Our View: You need to calm down

Homecoming royalty is first step in breaking binary, but needs further change


Thousands of SRU students, alum and community members filled Mihalik-Thompson Stadium Saturday afternoon, and it was not just to witness SRU take on archrival IUP, but to be a part of homecoming history at The Rock.

This year, Ignacio Cisneros, Jr., a senior integrated marketing communications major, and Kemoni Farmer, a senior psychology major, were named homecoming royalty and made history as the first two men to be named royalty in a given year.

However, within three days of the university communication and public affairs office posting Farmer and Cisneros’ picture on Facebook, nearly 200 people commented, with many of those comments criticizing the selection of two men for homecoming royalty.

Last year, SRU’s homecoming committee made SRU history by changing the traditional homecoming king and queen titles to homecoming royalty, a move to become more gender inclusive in homecoming festivities. This change was largely unnoticed online last fall, as the two royalty winners happened to be a male and female.

The staff of The Rocket believes that some of this negative reaction is due to a lack of understanding around the circumstances of the voting process. All SRU students had four days to vote for two students out of 15 candidates that they felt best represented Slippery Rock University. These 15 candidates were eventually narrowed down to eight students for the homecoming court at the pep rally and the final royalty winners were announced at halftime during the football game on Saturday.

From the 15 original candidates, students voted from a diverse pool of students. Not only did these students represent a variety of organizations on campus, but the candidates included students who preferred she/her, he/his or they/them pronouns as well as people of color and varying sexual orientations.

This being said, the thought that women were excluded from homecoming royalty is completely false, as there were multiple female candidates who ultimately were voted into the court.

At the end of the day, 15 candidates who met the eligibility standards (a full-time undergraduate or graduate student with a 3.0 GPA and either a nomination from a student organization or residence hall or a completed petition) represent some of SRU’s most involved students. These candidates were voted upon by the students who could vote for any two students regardless of gender.

Thankfully, the large majority of these negative comments aren’t from students. SRU students recognize the need to reward the best of their peers regardless of their gender expression, and we commend the homecoming committee for making this change last year.

Another point of contention with some Facebook comments is that one of the royalty winners received a crown that may appear traditionally more feminine. However, this headpiece was advertised in a homecoming magazine as a traditional masculine crown, according to Lauren Moran, director of the office for student engagement and leadership.

There were at least three different headpiece options presented to the royalty winners at the moment they were announced as winners (while many onlookers said there were only three options, Moran said there were four choices of headpieces).

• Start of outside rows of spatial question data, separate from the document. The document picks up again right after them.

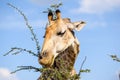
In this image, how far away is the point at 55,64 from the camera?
8328 millimetres

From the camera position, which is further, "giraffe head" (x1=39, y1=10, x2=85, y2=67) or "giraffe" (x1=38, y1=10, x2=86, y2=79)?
"giraffe head" (x1=39, y1=10, x2=85, y2=67)

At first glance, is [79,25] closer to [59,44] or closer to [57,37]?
[57,37]

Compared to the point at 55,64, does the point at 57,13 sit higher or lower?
higher

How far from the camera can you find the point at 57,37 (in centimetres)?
930

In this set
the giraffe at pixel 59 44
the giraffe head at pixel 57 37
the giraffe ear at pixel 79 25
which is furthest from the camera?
the giraffe ear at pixel 79 25

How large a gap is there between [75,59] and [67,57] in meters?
0.29

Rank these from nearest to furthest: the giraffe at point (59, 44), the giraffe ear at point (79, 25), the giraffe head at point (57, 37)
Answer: the giraffe at point (59, 44), the giraffe head at point (57, 37), the giraffe ear at point (79, 25)

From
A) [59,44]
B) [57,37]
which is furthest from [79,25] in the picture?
[59,44]

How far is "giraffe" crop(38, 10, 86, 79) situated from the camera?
27.2ft

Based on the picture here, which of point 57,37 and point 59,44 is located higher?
point 57,37

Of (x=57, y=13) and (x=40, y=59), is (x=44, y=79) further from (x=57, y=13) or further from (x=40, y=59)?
(x=57, y=13)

Both winners wanted the crown that modeled a traditionally masculine crown; however, since there was only one of each headpiece option, one winner chose a different crown in the intensity of the moment.

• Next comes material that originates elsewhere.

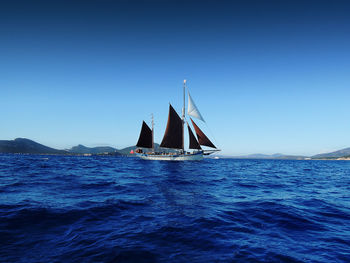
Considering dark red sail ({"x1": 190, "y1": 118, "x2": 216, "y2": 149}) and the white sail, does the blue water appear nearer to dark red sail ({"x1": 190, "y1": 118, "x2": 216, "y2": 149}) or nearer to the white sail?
dark red sail ({"x1": 190, "y1": 118, "x2": 216, "y2": 149})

Moran said that the second winner requested a different crown shortly after the crowning ceremony, which the homecoming committee has since ordered.

In an emailed statement to The Rocket, Moran said:

“The student Homecoming Committee had a very intentional conversation about how to approach the Royalty head-ware this year. Removing head pieces all together was discussed, but the committee felt that students really enjoyed the ‘crowning’ tradition and wanted to keep it. So as an alternative, four different head pieces were purchased, with the idea that a student could pick which one they wanted, no matter their gender identity. Two were crowns and two were tiaras, neither being identified as male or female items. The committee also added scepters to the items the Royalty received, along with flowers.”

In the future, The Rocket staff believes this issue can be resolved with another question on the homecoming royalty application with the option of what type of crown the student would prefer if they won homecoming royalty. This option will eliminate problems of receiving a crown that a student feels leans too masculine or feminine for their personal expression.

Other solutions may include having two of each type of headpiece or eliminating the crowning part of the ceremony altogether, but having the option to select a specific headpiece may eliminate a mix-up during the highly anticipated and emotional crowning ceremony.

The SRU student body holds the responsibility to nominate and ultimately select the students who best represent SRU pride every homecoming season. The fact that students are no longer limited to voting for one male and one female student and can vote for two students regardless of gender is the first step in breaking the gender binary. Now, with the historic crowning of two men as royalty, it’s time to think about those adjustments for next year.